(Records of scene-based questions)
┌──

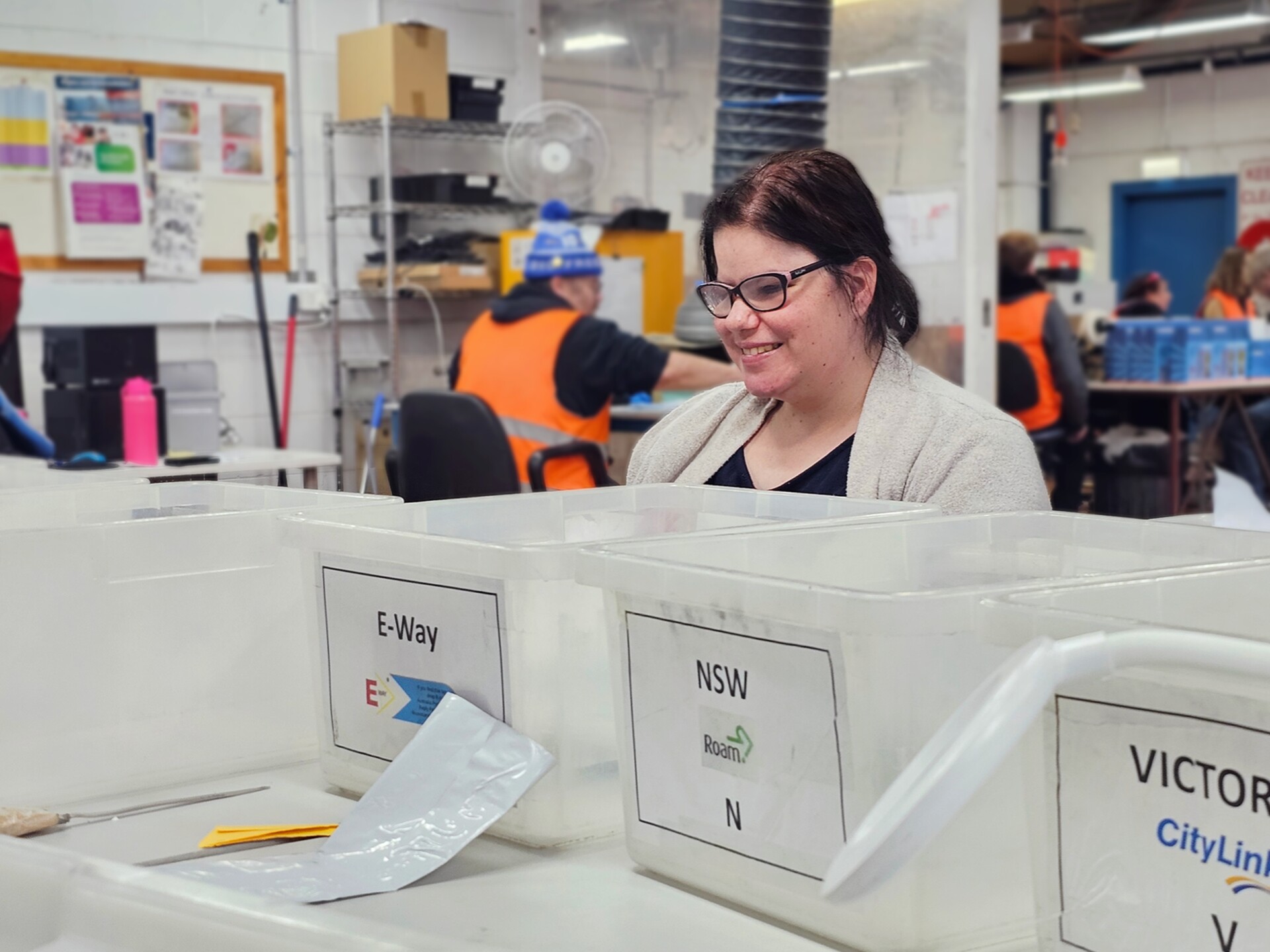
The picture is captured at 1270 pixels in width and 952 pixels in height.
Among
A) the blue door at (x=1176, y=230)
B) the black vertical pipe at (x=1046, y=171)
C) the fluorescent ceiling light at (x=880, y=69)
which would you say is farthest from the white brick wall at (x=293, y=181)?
the blue door at (x=1176, y=230)

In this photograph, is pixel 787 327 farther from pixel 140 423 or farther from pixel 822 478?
pixel 140 423

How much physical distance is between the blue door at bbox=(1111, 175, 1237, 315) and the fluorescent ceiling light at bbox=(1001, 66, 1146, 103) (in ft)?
3.94

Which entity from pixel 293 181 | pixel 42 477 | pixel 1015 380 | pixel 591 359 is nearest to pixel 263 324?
pixel 293 181

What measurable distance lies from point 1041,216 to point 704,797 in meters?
12.8

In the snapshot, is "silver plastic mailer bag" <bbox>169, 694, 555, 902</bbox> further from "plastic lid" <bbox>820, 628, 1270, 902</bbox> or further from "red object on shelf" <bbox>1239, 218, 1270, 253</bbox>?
"red object on shelf" <bbox>1239, 218, 1270, 253</bbox>

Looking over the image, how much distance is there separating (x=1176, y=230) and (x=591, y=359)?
386 inches

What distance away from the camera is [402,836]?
885 mm

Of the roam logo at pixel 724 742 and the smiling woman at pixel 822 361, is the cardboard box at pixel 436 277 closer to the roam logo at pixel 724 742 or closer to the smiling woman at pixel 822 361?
the smiling woman at pixel 822 361

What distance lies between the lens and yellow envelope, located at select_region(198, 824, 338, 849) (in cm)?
94

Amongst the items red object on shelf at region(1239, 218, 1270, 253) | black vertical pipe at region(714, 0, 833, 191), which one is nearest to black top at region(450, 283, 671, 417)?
black vertical pipe at region(714, 0, 833, 191)

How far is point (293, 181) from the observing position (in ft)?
18.3

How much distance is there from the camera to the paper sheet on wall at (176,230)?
5266 mm

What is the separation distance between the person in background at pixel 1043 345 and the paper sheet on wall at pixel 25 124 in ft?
11.7

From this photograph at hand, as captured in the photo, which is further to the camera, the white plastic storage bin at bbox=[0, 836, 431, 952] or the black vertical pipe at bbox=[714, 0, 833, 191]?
the black vertical pipe at bbox=[714, 0, 833, 191]
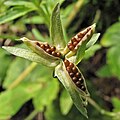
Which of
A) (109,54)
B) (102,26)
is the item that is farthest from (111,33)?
(102,26)

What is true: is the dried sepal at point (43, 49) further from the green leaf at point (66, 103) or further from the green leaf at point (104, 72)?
the green leaf at point (104, 72)

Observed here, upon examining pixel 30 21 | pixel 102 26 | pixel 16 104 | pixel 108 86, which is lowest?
pixel 108 86

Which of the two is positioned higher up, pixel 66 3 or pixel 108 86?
pixel 66 3

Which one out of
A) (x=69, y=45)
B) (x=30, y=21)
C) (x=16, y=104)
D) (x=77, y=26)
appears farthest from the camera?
(x=77, y=26)

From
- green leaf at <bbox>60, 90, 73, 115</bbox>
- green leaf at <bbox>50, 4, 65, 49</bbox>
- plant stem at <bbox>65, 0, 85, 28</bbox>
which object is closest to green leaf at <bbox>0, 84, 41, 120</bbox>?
green leaf at <bbox>60, 90, 73, 115</bbox>

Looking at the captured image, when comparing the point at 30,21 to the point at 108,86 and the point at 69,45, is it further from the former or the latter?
the point at 69,45

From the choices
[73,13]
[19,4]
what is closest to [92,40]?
[19,4]
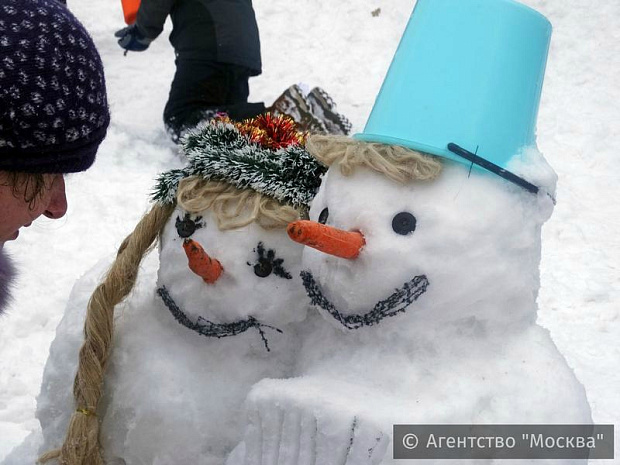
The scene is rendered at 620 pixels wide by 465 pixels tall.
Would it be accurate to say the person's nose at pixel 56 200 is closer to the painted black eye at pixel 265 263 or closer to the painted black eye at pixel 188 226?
the painted black eye at pixel 188 226

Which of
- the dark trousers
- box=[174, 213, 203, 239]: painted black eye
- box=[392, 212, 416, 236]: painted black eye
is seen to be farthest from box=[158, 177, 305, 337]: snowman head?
the dark trousers

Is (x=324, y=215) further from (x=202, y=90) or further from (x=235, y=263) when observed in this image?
(x=202, y=90)

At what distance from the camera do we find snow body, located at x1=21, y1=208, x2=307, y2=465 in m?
1.19

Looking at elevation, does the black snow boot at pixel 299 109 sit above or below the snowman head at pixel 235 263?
below

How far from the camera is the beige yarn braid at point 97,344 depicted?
1248 mm

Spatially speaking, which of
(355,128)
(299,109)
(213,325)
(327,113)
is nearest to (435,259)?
(213,325)

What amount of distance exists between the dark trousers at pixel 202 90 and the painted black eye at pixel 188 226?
162 cm

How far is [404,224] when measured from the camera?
3.42ft

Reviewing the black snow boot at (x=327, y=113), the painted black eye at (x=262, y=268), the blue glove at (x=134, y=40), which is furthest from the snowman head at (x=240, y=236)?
the blue glove at (x=134, y=40)

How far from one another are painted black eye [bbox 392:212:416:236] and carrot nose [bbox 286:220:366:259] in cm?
5

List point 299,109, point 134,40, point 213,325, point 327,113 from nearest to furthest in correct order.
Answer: point 213,325
point 299,109
point 327,113
point 134,40

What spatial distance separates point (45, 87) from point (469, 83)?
0.59 m

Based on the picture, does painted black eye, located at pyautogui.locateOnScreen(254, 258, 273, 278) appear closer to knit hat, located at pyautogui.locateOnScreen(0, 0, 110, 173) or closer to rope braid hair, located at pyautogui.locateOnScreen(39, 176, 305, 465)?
rope braid hair, located at pyautogui.locateOnScreen(39, 176, 305, 465)

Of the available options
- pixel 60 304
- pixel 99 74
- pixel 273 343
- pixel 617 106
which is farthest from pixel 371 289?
pixel 617 106
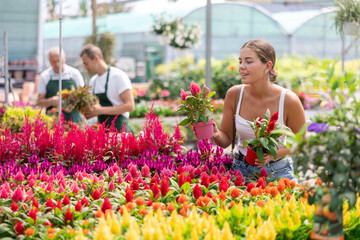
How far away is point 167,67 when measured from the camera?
1794cm

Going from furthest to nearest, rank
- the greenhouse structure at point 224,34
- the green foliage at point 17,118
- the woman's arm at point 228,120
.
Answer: the greenhouse structure at point 224,34 < the green foliage at point 17,118 < the woman's arm at point 228,120

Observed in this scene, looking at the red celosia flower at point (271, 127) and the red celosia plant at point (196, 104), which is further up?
the red celosia plant at point (196, 104)

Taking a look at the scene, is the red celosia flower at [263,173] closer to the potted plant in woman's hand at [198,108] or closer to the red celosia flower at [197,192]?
the potted plant in woman's hand at [198,108]

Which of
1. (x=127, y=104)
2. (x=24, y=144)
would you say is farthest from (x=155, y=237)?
(x=127, y=104)

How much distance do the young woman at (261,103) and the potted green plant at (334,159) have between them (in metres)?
1.01

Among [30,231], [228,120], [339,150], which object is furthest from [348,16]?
[30,231]

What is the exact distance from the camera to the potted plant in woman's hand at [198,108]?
2.78m

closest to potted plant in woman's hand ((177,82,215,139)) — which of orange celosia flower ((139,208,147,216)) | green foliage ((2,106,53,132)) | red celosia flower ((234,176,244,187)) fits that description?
red celosia flower ((234,176,244,187))

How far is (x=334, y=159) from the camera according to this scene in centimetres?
169

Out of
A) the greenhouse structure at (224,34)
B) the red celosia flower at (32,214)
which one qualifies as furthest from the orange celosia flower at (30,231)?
the greenhouse structure at (224,34)

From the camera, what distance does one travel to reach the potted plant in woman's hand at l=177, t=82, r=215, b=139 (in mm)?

└──

### [Aim]
Transcribe, character for character, the lines of the data from the one containing "How much distance do" through the end of the data, both ends included.

### [Solution below]
How much distance do the young woman at (261,103) and the potted green plant at (334,159) have between them (in metres)?
1.01

Among [30,231], [228,120], [339,150], which object is furthest from [348,16]?
[30,231]

What is the exact distance from the camera to the potted plant in woman's hand at [198,108]?
2.78m

closest to potted plant in woman's hand ((177,82,215,139)) — which of orange celosia flower ((139,208,147,216)) | green foliage ((2,106,53,132)) | red celosia flower ((234,176,244,187)) fits that description?
red celosia flower ((234,176,244,187))

How far is (x=334, y=159) from the camera according to this scene in centimetres?
169

Out of
A) the greenhouse structure at (224,34)
B) the red celosia flower at (32,214)
which one qualifies as furthest from the orange celosia flower at (30,231)?
the greenhouse structure at (224,34)

From the camera, what distance does one travel to reach the potted plant in woman's hand at l=177, t=82, r=215, b=139 (in mm)?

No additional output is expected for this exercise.